#### YOUR OBJECTIVE
Among the lines below, a stretch begins at the one with "The researchers measured whether" and ends at the one with "Answer (YES/NO): NO". Repeat that stretch exactly, ends included.

---------- RECORDS FOR THIS TASK

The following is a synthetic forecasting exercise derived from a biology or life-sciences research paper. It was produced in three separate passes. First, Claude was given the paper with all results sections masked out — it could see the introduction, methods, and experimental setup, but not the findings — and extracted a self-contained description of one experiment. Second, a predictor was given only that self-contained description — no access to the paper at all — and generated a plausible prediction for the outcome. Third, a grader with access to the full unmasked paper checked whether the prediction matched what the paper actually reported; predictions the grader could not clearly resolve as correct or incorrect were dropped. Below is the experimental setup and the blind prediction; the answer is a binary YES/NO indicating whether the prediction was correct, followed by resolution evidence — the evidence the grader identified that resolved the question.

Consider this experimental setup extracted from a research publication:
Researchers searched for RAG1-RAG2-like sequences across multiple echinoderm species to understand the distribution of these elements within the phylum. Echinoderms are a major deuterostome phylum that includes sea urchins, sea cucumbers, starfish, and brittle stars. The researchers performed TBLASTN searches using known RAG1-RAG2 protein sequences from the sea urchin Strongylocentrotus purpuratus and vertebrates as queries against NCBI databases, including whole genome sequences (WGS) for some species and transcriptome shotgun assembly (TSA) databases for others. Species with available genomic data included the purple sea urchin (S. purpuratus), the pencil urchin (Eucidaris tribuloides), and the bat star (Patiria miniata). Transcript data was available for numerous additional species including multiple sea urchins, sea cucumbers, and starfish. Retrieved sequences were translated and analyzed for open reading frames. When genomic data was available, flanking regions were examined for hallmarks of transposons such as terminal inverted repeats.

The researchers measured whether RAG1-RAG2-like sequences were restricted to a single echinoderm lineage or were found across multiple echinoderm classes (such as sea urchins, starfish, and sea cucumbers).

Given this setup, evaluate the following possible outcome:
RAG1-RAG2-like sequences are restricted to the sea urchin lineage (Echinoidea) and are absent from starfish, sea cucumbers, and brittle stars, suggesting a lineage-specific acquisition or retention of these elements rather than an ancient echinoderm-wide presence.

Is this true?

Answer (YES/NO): NO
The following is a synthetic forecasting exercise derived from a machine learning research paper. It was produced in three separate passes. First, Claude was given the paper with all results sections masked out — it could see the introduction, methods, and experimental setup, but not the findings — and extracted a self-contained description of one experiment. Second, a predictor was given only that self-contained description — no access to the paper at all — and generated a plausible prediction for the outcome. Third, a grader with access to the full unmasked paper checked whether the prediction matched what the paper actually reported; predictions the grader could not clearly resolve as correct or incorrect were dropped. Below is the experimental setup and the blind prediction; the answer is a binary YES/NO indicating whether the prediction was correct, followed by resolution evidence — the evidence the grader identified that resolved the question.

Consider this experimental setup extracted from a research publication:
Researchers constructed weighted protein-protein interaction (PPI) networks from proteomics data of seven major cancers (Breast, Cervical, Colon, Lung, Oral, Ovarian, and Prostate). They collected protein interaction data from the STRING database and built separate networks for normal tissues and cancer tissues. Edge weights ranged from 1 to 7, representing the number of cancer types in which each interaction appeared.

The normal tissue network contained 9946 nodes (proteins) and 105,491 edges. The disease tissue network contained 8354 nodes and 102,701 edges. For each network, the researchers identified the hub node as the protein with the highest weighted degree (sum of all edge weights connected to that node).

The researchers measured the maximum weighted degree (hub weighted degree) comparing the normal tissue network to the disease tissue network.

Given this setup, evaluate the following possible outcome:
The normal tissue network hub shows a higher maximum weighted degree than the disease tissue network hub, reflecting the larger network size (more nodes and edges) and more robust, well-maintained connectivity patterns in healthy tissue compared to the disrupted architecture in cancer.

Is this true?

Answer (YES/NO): YES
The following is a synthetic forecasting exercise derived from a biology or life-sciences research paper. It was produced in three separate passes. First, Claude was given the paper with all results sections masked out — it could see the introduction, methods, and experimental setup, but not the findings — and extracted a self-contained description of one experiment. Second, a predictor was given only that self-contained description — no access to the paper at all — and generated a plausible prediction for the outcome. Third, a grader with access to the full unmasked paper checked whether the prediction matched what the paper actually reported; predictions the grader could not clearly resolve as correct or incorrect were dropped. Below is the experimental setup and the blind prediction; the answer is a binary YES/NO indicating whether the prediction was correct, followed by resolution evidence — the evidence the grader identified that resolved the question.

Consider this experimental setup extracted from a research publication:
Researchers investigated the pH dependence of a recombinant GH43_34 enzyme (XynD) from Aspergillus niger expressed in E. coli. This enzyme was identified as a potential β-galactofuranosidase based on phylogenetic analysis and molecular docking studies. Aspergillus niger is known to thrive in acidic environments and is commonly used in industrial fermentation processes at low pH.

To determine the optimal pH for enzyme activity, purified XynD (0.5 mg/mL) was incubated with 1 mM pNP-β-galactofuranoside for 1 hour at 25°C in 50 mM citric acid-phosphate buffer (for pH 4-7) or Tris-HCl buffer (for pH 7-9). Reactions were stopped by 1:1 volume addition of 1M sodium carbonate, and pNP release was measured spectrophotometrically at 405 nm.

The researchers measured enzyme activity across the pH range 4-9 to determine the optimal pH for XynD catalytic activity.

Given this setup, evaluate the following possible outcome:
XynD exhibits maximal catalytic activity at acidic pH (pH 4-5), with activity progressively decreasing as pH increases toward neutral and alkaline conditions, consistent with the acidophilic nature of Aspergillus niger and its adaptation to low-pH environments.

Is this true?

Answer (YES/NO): YES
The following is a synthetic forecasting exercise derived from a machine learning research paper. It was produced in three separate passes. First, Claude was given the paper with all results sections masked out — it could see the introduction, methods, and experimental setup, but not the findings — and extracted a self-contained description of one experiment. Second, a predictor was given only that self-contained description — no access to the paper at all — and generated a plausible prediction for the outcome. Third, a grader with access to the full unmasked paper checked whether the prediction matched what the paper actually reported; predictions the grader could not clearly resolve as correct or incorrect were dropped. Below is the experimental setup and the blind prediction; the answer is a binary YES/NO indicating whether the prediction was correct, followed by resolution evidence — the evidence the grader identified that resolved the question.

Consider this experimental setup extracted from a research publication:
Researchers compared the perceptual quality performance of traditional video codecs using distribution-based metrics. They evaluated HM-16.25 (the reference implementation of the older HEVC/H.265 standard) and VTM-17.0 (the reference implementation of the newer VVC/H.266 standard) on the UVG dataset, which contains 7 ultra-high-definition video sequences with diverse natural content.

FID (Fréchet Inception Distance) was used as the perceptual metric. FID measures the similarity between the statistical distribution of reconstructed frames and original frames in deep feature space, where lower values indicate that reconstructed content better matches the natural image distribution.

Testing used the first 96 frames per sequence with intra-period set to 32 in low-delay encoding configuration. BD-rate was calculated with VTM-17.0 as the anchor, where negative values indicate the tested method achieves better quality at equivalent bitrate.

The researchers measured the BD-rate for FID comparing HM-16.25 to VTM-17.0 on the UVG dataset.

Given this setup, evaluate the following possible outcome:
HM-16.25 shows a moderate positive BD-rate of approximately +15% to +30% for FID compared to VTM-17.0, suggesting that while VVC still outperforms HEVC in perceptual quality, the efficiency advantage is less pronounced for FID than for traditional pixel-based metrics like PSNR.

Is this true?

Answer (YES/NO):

--------------------

#### ANSWER FOR THE TASK
The researchers measured whether RAG1-RAG2-like sequences were restricted to a single echinoderm lineage or were found across multiple echinoderm classes (such as sea urchins, starfish, and sea cucumbers).

Given this setup, evaluate the following possible outcome:
RAG1-RAG2-like sequences are restricted to the sea urchin lineage (Echinoidea) and are absent from starfish, sea cucumbers, and brittle stars, suggesting a lineage-specific acquisition or retention of these elements rather than an ancient echinoderm-wide presence.

Is this true?

Answer (YES/NO): NO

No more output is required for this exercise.